- Exercise text
Frederick St. Amour, a business development executive at Row 44, says travelers making Internet phone calls "create competition for bandwidth" that could result in slower speed for other passengers. Airlines could even consider charging for Internet-based phone calls because the service demands extra bandwidth, he says.
Flessing says he experienced no trouble in using Skype during his flight and had no image interruption during the video call to his brother. But, "I think I may have been the only one using" Wi-Fi, he says.
Other countries aren't so prudish about in-flight cellphone use.
The Geneva-based firm OnAir and the London-based vendor AeroMobile now offer technology to several international airlines that uses satellites to beam voice transmission to ground cell towers.
Emirates became one of the first airlines to offer cellphone service when it installed AeroMobile's technology in March 2008. It's now available on about 50 Emirates aircraft, says Steve Double, an AeroMobile spokesman.
Malaysian Airlines is another customer testing it, and "about half a dozen other airlines" will announce the service in "the coming weeks," Double says. The service costs about $2 a minute, not including any out-of-country charges imposed by the user's wireless carrier.
OnAir has installed its equipment on about 55 aircraft operated by several carriers, including Ryanair, Kuwait-based Wataniya Airways and Royal Jordanian. Air France tested its system for several months but has no plans to continue it. Other airlines that have signed on with OnAir for future deployment include Air Asia, British Airways, Hong Kong Airlines, Kingfisher, Qatar Airways and TAM.
Row 44 says it will provide cellphone service to Norwegian Air Shuttle, a regional carrier in Europe, early next year.
The social and etiquette concerns that perplex Americans haven't been a major issue abroad, says OnAir CEO Benoit Debains. None of OnAir's client airlines imposes a time limit on conversations, but an average call lasts two minutes. "There is kind of an etiquette built up," he says.
Back in the USA, Flessing says he didn't think his fellow passengers were upset about his calls on his recent American flight. His seatmate, an off-duty flight attendant, was curious and encouraged him to test Skype. Other passengers on his row also "were peeking over" out of curiosity.
"I'm very cautious about that," he says. "I had my hand around my mouth. I used a video headset."

Dataset items
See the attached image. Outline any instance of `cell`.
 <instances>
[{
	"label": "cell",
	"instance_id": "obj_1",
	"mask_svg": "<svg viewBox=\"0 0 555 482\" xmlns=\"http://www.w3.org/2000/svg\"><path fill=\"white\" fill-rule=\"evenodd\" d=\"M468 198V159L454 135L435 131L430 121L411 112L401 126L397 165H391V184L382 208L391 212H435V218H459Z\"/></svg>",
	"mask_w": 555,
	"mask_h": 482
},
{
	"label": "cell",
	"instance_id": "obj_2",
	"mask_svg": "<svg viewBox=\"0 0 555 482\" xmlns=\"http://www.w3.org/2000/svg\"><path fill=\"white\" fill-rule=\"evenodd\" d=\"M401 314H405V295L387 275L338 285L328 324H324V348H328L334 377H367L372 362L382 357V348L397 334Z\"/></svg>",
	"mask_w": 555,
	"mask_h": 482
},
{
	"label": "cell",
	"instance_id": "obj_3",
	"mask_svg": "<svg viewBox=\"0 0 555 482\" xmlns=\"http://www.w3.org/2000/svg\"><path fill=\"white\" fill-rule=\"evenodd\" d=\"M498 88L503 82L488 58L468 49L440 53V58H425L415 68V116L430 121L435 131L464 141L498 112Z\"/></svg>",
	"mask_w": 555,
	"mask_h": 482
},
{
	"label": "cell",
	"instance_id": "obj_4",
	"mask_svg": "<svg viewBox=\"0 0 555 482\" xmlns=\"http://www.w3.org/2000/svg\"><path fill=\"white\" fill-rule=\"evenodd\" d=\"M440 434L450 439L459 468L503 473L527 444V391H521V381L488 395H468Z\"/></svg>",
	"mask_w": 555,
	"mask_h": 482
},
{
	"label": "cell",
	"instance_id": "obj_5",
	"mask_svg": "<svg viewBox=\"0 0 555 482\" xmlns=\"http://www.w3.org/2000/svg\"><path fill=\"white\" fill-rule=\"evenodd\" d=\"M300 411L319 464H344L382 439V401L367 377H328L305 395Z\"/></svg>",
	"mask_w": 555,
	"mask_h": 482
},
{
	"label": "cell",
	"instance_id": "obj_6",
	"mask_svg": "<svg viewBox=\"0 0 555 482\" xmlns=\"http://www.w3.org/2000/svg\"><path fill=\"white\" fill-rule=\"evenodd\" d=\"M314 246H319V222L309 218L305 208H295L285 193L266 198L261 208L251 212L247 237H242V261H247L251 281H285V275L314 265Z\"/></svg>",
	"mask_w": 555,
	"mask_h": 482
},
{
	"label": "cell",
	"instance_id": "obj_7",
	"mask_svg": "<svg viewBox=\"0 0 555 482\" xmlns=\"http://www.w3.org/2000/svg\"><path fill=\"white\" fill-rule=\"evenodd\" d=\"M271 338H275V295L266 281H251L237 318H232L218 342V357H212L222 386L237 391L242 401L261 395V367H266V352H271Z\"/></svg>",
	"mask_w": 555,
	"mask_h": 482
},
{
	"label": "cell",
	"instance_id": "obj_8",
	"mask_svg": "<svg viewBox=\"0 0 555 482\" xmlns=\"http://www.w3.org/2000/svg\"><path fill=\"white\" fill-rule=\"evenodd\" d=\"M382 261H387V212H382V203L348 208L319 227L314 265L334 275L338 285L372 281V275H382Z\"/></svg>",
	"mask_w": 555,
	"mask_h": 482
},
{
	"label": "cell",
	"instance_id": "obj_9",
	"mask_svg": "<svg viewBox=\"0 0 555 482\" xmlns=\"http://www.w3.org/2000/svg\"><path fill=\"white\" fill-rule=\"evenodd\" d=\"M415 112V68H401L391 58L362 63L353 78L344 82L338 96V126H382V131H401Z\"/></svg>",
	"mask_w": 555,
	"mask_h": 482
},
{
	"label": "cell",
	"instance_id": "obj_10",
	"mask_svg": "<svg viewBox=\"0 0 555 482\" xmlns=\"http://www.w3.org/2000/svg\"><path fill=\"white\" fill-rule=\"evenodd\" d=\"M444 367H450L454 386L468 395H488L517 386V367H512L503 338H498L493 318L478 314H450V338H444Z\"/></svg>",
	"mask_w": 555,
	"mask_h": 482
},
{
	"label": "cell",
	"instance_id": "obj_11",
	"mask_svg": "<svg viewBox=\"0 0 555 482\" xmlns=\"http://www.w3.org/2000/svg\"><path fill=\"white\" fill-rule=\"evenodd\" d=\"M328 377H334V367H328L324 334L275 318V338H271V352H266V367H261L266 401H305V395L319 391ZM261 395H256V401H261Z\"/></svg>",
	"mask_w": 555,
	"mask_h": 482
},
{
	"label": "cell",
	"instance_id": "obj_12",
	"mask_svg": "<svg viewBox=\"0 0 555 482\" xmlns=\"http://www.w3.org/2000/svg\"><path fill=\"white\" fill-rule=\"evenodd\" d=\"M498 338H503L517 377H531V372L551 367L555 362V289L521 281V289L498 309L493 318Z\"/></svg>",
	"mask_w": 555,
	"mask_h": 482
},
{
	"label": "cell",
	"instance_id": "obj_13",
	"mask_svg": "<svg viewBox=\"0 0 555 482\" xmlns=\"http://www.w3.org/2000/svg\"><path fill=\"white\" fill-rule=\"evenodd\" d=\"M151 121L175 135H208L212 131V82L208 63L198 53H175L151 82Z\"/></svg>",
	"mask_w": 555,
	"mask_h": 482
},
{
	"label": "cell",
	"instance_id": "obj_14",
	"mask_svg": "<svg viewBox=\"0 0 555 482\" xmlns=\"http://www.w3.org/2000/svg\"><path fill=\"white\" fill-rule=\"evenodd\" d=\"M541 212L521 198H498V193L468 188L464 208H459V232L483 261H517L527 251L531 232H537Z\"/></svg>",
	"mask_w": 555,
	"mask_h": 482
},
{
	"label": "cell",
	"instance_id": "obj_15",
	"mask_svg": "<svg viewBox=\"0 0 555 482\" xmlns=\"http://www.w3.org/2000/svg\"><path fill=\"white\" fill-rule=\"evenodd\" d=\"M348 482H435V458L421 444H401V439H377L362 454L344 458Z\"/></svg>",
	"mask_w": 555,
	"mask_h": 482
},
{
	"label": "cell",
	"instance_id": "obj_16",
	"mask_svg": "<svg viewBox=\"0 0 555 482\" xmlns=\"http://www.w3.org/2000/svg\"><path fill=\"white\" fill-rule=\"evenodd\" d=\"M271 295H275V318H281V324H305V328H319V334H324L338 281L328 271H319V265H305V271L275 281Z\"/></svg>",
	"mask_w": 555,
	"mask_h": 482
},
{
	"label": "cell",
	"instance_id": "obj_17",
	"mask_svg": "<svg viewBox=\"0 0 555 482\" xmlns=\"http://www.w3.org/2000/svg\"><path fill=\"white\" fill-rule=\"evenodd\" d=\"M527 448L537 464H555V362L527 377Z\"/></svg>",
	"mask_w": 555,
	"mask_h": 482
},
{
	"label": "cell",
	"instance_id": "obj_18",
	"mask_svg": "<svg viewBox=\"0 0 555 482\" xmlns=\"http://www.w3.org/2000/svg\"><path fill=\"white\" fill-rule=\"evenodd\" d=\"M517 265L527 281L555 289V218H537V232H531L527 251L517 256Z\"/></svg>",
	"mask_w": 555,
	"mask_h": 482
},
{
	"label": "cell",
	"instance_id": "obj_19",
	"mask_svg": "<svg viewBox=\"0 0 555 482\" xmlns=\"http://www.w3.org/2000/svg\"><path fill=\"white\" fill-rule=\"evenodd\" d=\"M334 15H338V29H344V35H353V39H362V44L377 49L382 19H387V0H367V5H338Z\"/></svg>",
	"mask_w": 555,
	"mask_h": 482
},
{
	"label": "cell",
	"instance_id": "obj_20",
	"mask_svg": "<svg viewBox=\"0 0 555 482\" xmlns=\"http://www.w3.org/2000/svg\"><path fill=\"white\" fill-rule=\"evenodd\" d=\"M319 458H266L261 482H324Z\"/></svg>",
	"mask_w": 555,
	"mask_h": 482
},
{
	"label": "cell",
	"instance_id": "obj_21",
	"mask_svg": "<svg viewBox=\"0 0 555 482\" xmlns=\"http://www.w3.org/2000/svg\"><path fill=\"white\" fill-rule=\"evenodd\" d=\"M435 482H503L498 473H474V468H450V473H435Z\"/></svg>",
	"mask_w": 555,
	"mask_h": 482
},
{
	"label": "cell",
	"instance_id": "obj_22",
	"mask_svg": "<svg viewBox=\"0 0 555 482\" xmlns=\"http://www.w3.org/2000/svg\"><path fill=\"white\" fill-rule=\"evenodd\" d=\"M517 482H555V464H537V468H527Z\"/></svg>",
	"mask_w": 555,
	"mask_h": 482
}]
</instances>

- List of tasks
[a] Return the passage of the in-flight phone calls article from "Frederick St. Amour, a" up to and including "in-flight cellphone use.", copied word for word.
[b] In one to three sentences, explain why, according to the in-flight phone calls article, airlines could consider charging for Internet-based phone calls.

- Results by task
[a]
Frederick St. Amour, a business development executive at Row 44, says travelers making Internet phone calls "create competition for bandwidth" that could result in slower speed for other passengers. Airlines could even consider charging for Internet-based phone calls because the service demands extra bandwidth, he says.
Flessing says he experienced no trouble in using Skype during his flight and had no image interruption during the video call to his brother. But, "I think I may have been the only one using" Wi-Fi, he says.
Other countries aren't so prudish about in-flight cellphone use.

[b] Frederick St. Amour of Row 44 says airlines could consider charging because Internet-based phone calls demand extra bandwidth. Travelers making these calls create competition for bandwidth, which could slow the speed for other passengers.